Required task
Quote the data below word for word, leaving out the pictures.

Source material

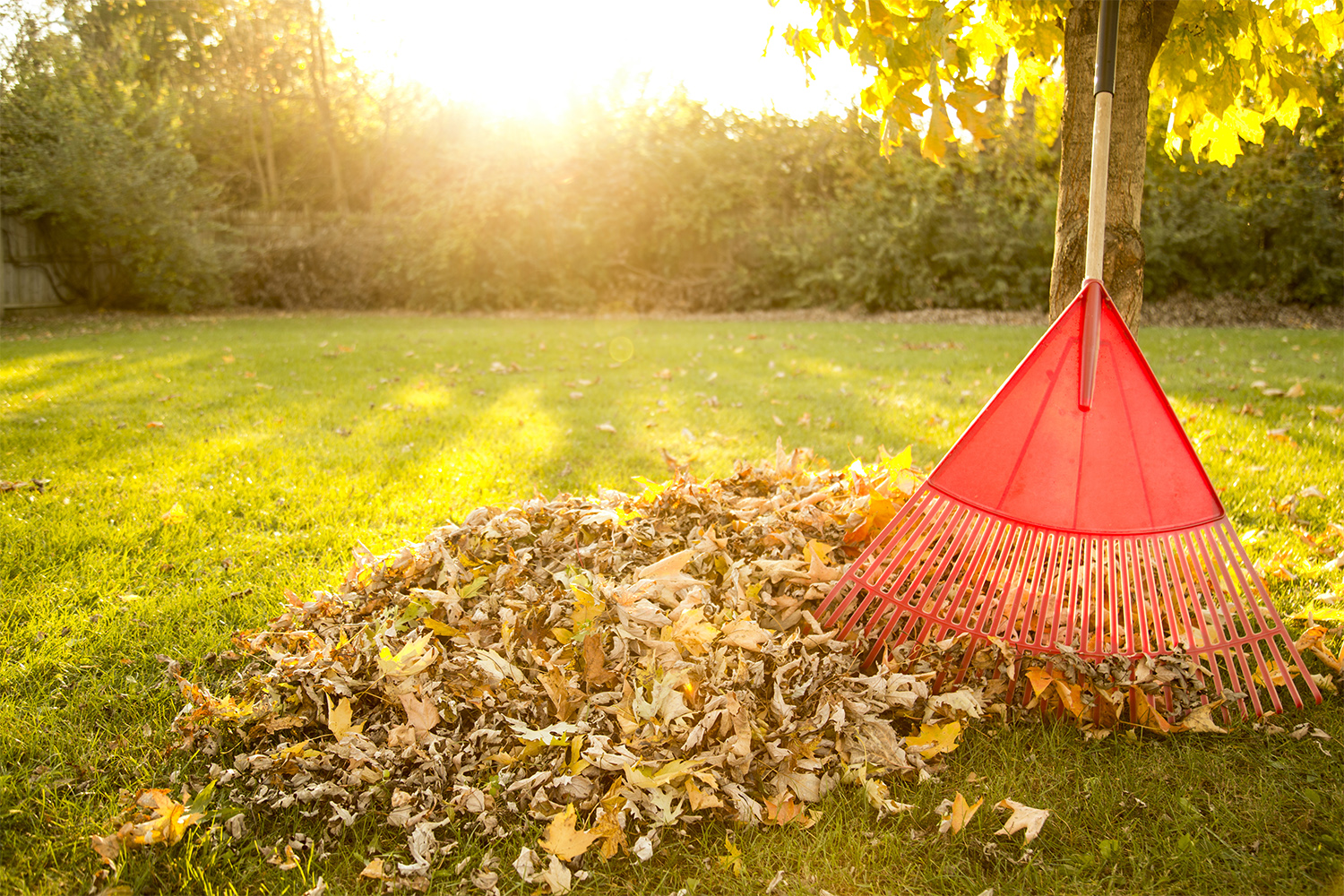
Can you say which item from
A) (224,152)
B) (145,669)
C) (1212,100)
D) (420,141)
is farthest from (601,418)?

Response
Can you say which item from
A) (224,152)
B) (145,669)
C) (1212,100)
D) (420,141)
is farthest from (601,418)?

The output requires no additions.